第47話 今は、陽菜子もいるよ

「陽菜子、今日は嫌な思いをさせて、ごめん」

 庭に出てきた琉旺さんは、また私に謝った。

 私は、黙って首を横に振る。


 正直、琉旺さんのおじい様が、ああも尊大だとは思わなかった。

 うちのおばあちゃんが、優しかったからか、お年寄りっていうのは、孫には優しいんだと無条件に刷り込まれていた私は、ちょっとショックだ。

「琉旺さんと、おじい様はいつもあんな感じなんですか?」

「う〜ん、そうだな。小さい頃は、もうちょっと優しかったけどな。

 でも、俺が次期王を継ぐって決まった時点から、厳しくなったな。

 責任とか、竜家の繁栄とか、そんな物を背負うに相応しい人間に育てたかったんだろうな」


 静かな庭に、静かに琉旺さんの声が響く。

 以前、シュウちゃんから聞いた話では、琉旺さんのご両親は、海外で暮らしているそうだ。

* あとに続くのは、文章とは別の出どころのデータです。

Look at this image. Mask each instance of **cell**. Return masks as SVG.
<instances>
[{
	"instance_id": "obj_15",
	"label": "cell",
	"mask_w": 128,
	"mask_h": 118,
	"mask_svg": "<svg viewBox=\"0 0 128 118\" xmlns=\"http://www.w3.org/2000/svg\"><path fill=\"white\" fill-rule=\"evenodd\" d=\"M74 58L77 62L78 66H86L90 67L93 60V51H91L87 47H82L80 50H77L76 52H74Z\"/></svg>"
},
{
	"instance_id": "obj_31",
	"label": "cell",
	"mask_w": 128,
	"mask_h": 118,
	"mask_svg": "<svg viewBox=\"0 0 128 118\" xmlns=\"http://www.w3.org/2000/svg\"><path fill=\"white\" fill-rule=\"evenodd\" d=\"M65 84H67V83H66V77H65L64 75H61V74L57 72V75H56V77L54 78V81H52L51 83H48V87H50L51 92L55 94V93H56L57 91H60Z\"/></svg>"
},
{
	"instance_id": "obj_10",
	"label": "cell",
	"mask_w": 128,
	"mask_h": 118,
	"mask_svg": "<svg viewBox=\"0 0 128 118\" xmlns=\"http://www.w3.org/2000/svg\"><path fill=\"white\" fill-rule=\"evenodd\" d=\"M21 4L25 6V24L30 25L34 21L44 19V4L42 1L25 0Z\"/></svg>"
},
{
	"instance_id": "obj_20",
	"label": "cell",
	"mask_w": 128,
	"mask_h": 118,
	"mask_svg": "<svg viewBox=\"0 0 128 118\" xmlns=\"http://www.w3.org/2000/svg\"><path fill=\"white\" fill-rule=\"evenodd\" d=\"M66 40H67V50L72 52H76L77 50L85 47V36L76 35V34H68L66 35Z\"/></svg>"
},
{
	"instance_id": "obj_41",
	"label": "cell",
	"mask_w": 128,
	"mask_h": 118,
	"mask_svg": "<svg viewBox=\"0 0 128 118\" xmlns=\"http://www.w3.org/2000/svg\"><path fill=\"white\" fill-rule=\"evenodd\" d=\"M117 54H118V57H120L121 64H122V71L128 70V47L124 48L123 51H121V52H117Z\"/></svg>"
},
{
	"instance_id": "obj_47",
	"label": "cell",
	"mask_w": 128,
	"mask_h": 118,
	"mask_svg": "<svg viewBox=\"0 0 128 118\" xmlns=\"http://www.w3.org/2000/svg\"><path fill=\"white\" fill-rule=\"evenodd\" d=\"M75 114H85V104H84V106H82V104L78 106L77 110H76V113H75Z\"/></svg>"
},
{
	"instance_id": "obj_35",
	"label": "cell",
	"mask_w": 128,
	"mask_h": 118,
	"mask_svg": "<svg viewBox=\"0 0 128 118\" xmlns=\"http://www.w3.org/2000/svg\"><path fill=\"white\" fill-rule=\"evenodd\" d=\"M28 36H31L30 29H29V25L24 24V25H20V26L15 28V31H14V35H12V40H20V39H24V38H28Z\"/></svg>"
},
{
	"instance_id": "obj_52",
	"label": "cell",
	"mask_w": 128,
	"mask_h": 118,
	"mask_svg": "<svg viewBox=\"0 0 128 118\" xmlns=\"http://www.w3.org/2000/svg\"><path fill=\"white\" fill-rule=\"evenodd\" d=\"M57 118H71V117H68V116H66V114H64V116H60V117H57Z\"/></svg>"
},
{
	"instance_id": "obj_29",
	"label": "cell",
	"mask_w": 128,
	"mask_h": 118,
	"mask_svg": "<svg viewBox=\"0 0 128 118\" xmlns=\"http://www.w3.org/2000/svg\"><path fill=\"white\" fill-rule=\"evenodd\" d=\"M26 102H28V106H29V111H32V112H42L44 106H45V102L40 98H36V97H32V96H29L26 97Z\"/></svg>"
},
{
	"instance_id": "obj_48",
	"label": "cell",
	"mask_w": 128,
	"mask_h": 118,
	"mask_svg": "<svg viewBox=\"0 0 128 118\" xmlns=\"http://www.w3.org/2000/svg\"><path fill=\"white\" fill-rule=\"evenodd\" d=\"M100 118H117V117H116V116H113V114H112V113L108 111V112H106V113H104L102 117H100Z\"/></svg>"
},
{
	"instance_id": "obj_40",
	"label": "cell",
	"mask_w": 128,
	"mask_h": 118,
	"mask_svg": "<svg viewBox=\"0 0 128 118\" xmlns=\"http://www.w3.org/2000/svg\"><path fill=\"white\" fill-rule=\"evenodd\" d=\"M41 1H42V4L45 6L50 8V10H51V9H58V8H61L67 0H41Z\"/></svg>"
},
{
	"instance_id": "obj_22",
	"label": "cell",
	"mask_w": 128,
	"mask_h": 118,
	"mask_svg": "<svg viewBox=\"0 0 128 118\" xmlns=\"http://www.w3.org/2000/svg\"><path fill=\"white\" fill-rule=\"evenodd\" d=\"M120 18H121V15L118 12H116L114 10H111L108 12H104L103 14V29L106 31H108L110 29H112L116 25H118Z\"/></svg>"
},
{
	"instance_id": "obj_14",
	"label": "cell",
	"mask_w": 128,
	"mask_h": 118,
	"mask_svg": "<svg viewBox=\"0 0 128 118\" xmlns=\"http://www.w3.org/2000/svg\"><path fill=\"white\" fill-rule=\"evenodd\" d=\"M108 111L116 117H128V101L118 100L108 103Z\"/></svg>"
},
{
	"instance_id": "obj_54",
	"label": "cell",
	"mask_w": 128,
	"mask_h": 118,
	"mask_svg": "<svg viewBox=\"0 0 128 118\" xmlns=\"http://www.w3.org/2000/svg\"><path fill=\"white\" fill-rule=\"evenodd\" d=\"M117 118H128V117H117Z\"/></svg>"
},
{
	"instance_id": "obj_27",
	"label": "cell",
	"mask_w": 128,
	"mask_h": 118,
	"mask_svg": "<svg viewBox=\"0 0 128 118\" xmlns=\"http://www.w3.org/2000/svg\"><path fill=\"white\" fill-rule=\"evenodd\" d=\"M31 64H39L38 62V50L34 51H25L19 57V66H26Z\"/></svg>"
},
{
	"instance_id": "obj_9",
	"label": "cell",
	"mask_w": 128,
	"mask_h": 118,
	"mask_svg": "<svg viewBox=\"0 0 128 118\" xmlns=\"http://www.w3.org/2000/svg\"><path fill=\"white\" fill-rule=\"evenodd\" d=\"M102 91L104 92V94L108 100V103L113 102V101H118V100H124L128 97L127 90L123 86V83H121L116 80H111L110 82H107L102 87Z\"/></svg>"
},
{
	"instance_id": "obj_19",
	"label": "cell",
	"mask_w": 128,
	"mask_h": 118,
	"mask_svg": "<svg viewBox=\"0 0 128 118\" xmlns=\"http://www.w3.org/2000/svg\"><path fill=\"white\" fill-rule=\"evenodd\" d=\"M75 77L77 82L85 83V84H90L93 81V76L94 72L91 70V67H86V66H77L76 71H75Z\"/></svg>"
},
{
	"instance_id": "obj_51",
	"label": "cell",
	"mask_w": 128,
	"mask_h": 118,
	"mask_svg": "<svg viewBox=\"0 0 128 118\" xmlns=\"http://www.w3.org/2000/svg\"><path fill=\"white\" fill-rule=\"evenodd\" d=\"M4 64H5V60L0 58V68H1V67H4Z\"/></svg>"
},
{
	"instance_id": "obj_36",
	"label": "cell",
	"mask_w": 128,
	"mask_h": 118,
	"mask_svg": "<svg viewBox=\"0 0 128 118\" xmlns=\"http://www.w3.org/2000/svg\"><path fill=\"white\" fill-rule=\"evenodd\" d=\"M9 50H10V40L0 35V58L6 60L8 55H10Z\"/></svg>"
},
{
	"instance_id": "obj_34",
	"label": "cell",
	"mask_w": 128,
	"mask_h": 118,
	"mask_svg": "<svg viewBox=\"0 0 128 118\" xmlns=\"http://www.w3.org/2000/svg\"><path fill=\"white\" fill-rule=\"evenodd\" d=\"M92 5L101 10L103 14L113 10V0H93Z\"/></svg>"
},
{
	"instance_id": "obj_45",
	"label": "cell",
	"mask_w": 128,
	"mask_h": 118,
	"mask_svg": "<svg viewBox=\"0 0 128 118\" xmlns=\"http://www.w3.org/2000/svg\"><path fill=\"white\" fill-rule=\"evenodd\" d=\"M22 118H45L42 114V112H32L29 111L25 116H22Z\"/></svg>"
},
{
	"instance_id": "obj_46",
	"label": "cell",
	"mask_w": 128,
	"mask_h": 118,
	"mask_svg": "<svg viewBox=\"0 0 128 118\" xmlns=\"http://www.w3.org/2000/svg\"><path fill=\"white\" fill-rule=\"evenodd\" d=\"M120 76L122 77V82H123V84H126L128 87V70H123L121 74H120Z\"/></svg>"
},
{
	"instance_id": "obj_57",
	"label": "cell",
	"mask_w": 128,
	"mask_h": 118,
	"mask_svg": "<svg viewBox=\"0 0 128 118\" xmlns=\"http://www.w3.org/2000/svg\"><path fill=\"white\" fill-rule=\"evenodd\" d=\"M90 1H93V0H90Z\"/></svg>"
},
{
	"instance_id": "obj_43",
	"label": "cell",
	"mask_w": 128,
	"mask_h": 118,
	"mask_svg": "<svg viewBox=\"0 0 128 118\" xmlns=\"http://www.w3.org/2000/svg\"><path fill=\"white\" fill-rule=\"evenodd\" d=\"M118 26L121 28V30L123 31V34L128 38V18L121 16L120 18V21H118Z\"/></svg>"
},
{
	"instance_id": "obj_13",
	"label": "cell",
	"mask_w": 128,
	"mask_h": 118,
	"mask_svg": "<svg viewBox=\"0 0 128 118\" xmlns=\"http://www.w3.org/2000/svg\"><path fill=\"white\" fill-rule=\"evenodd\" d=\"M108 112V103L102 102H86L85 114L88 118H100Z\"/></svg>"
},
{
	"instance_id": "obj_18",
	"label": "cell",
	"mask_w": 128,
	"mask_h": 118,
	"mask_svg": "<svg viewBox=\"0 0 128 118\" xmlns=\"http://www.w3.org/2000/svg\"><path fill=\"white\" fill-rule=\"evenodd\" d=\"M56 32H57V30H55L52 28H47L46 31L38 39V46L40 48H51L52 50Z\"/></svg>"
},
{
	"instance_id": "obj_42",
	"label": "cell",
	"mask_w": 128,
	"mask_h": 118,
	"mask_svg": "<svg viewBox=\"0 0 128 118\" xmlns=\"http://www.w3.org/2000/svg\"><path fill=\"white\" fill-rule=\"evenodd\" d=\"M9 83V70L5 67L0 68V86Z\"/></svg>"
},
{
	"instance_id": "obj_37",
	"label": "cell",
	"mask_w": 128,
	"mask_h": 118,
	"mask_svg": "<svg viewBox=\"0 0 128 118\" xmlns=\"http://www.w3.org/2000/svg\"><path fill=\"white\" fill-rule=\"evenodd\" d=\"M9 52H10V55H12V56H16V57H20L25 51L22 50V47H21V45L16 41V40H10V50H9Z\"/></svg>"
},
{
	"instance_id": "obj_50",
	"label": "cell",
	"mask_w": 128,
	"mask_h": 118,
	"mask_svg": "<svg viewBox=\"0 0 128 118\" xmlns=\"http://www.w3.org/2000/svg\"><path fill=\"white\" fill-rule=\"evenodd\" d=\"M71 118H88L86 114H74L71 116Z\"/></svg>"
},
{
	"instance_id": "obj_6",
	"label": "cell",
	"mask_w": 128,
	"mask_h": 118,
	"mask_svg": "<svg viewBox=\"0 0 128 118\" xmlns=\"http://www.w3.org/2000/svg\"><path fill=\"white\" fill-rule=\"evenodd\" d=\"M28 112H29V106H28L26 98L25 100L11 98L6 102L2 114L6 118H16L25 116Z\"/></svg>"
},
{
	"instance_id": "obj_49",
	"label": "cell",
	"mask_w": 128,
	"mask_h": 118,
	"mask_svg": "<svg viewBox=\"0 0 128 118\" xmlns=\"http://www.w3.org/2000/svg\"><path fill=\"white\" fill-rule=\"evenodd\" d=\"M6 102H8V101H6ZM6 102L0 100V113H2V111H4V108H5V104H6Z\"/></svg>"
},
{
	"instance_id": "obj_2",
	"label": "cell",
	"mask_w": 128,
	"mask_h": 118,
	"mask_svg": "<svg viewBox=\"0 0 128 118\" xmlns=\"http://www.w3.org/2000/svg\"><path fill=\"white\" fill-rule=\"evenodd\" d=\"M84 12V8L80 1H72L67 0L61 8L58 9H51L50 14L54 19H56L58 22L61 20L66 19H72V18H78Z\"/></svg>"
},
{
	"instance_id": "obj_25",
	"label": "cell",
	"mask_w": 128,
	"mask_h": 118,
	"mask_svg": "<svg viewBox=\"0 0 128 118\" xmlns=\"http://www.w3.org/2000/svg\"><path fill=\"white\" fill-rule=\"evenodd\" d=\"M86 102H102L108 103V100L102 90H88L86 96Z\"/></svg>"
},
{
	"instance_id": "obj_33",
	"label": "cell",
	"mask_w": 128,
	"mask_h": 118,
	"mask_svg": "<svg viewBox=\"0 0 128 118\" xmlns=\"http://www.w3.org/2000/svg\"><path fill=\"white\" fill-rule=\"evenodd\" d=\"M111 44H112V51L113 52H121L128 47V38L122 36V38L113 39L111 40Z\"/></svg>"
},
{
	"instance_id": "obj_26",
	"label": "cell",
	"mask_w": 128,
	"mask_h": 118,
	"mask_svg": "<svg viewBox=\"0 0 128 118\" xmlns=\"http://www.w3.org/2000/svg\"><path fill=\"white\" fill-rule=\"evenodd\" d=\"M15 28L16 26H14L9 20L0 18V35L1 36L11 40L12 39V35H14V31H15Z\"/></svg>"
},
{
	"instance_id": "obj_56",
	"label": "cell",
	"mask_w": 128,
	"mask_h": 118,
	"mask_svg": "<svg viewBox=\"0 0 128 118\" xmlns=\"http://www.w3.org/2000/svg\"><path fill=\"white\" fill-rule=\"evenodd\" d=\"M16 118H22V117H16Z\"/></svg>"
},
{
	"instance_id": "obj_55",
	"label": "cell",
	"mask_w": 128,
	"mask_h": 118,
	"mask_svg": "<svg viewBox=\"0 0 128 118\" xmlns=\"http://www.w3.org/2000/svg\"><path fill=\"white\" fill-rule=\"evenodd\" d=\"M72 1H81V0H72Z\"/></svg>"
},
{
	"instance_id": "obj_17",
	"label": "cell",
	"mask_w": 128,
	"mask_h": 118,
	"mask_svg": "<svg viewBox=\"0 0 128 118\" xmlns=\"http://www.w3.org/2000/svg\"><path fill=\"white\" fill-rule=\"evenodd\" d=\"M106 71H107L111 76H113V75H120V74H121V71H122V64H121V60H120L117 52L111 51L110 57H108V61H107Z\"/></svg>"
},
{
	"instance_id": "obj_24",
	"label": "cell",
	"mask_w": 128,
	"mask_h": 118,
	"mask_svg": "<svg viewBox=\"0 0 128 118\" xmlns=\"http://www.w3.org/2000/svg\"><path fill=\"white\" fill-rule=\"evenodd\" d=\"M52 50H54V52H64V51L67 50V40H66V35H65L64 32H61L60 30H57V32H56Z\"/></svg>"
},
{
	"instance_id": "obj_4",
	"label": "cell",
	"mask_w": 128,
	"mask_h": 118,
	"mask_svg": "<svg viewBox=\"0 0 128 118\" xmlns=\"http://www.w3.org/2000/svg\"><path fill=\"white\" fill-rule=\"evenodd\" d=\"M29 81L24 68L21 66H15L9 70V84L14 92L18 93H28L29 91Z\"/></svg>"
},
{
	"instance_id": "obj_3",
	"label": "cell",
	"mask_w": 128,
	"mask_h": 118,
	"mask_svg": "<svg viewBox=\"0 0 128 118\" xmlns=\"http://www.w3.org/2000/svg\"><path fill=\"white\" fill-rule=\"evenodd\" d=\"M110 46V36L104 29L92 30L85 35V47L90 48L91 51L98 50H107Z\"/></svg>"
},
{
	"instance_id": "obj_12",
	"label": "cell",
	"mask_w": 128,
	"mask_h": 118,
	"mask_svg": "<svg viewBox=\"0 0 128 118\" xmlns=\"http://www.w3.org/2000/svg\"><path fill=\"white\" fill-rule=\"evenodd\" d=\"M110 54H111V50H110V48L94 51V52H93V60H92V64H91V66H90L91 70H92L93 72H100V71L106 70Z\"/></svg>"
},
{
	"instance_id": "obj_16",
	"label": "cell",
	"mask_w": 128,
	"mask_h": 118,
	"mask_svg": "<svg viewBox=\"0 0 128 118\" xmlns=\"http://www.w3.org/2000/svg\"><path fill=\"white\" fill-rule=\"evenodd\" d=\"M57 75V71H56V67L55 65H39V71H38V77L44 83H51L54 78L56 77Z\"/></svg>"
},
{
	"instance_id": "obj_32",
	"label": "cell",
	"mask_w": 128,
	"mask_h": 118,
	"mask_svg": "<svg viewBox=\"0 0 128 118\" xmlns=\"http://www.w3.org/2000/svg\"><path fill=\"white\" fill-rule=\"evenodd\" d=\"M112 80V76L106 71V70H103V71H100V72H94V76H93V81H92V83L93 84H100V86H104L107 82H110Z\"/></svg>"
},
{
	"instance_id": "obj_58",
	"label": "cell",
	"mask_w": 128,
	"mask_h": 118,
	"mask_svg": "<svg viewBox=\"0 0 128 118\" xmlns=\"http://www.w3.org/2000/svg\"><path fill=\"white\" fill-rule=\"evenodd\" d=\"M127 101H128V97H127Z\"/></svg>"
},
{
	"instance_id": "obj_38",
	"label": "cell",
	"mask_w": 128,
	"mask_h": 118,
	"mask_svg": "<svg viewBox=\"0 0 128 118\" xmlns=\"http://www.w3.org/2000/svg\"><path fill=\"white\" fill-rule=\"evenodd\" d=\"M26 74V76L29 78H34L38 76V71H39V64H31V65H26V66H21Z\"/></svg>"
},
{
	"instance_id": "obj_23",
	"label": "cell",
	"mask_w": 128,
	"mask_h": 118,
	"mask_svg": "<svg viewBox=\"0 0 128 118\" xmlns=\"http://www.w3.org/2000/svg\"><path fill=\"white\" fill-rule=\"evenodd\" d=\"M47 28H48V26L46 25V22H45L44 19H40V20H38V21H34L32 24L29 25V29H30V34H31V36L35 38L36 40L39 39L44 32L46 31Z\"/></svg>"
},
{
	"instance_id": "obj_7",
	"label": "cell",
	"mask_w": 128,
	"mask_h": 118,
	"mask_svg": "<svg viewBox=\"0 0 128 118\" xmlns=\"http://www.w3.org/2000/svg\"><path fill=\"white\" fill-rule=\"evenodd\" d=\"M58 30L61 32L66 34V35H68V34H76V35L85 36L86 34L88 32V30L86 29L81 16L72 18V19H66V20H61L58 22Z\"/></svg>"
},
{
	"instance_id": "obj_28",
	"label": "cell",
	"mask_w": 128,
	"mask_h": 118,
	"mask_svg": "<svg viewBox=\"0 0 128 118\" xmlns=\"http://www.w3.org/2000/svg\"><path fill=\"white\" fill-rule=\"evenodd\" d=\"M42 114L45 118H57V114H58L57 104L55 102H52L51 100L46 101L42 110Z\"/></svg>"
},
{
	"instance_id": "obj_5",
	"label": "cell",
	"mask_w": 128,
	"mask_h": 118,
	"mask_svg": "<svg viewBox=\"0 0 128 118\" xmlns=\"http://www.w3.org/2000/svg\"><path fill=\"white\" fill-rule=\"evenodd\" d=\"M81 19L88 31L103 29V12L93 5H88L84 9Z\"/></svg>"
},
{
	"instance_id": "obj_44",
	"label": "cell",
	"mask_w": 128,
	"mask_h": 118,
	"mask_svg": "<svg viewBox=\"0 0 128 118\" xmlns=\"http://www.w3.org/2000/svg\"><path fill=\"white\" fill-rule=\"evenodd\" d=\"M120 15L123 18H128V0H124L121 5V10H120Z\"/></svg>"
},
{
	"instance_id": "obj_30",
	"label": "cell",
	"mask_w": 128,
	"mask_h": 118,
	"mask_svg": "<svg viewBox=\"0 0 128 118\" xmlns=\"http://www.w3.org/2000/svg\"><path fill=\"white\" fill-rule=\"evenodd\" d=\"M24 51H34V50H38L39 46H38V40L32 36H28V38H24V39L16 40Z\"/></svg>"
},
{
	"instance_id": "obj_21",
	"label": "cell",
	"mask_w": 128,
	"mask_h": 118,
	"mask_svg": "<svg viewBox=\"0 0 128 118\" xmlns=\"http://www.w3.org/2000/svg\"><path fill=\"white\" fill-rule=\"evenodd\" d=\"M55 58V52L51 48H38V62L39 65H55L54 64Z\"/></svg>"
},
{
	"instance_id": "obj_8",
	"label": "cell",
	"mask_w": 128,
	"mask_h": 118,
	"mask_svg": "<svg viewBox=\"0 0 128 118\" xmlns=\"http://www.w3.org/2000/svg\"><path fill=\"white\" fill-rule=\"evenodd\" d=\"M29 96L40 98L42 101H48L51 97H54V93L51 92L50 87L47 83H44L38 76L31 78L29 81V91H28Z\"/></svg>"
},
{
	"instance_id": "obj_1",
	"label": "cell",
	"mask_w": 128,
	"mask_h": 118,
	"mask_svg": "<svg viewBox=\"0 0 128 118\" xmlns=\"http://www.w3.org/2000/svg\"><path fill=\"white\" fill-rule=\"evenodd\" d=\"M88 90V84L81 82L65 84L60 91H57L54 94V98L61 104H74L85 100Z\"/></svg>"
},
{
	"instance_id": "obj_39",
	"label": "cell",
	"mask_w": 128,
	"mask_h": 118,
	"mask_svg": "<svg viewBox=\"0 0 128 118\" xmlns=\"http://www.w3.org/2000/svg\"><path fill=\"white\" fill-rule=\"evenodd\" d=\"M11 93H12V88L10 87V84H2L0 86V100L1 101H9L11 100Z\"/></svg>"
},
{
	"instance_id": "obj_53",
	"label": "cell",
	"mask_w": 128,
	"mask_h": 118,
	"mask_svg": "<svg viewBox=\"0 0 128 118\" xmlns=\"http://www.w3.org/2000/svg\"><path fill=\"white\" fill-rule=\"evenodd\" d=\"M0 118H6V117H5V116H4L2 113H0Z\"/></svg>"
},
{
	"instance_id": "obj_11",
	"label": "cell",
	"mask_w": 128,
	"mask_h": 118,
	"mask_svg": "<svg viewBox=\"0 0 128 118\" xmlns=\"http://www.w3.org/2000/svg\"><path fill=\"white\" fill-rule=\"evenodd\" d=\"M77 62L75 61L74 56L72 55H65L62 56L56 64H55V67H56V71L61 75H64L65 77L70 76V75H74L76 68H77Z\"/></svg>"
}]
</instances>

 ご両親も、あまり琉旺さんに口出ししないし、琉旺さんもご両親を頼ることは殆どないそうで、親子という関係性が希薄なのだそうだ。


「おばあ様は、どんな方なんですか?」

 琉旺さんの周りにいるだろうもう1人の人のことが気になって聞いてみる。

「ばあ様は、俺に優しかったよ。

 ただ、中東の国の王女さまだって言っただろう?だから、あんまり日本にいないんだよ。

 向こうとこっちなら、向こうにいる方が多い。

 じい様は、あれで、ばあ様に惚れてるから、色々許してるし、自分が自由になる時間は、ほとんど向こうに行ってる」

 ふふっと、消えそうな吐息を溢して琉旺さんが笑う。

「じゃあ、琉旺さんとずっと一緒にいたのは、シュウちゃんだけなの?」

 寂しそうに笑った彼の声が、胸に染み込んで、自分まで寂しくなった私は、我慢出来ずに、突っ込んだ事を聞いてしまった。


 

 シュウちゃんの腫瘤が大きくなって、私を、強引にお屋敷に連れて行った時の琉旺さんを思い出す。

 大学の周りを、何日もウロウロして、猛禽女子たちを騒がせたかと思えば、こっそり待ち伏せして、車に強引に私を乗せたあの日。

 それまで、丁寧だった態度は、私に通用しないと分かった途端、偉そうで、ぶっきらぼうな口調に変わって、まるで命令するみたいだった。

 主従や雇用の関係しか経験のない彼は、素の状態で他人に、どうやって接したら良いのか分からないのかもしれない。


 仕事をしている様子や、ご近所さん達とのやりとりを見ていると、作り上げた自分で対応するのは問題ないのだろう。

 でも、作った自分が通用しない相手に対しては、どんな態度を取ればいいのか分からないのかも。琉旺さんの態度は、酷く尊大だった。

 ただ、あの時、彼の唯一と言っても良い、家族であるシュウちゃんを心配している気持ちは、痛いほど伝わってきた。

 だから私は、首を縦に振ったのだ。

 あのまま、他所行きの顔で頭を下げられても、私は断固として断ったに違いない。



 じっと私を見つめていた彼は、もう一度笑うと、私に近づいてくる。

「今は、陽菜子もいるよ」

 そう言われて、衝動的に琉旺さんに抱きついた。


 琉旺さんに寄り添ってあげたい。

 琉旺さんの事を理解してあげられる存在になりたい。

 抱きしめて、キスをして、大丈夫だと言ってあげたい。

 そのままの貴方を愛しているよと言ってあげたい。


 でも、そんな気持ちをどうやって伝えればいいのか、分からない。

 今まで真剣に誰かに気持ちを伝えようだなんて思ったことのない私は、こんな時に気持ちを言葉にする勇気が持てない。

 言葉にしてしまえば、その言葉が、気持ちを上書きしてしまう気がして、言葉が出てこない。

 途方に暮れて、琉旺さんの胸に頭を押し付けて、ギュウギュウ琉旺さんを抱きしめた。

 月明かりが照らし出した2人の影は、きちんと一つに重なっていたけれど、気持ちはどうだったのだろう?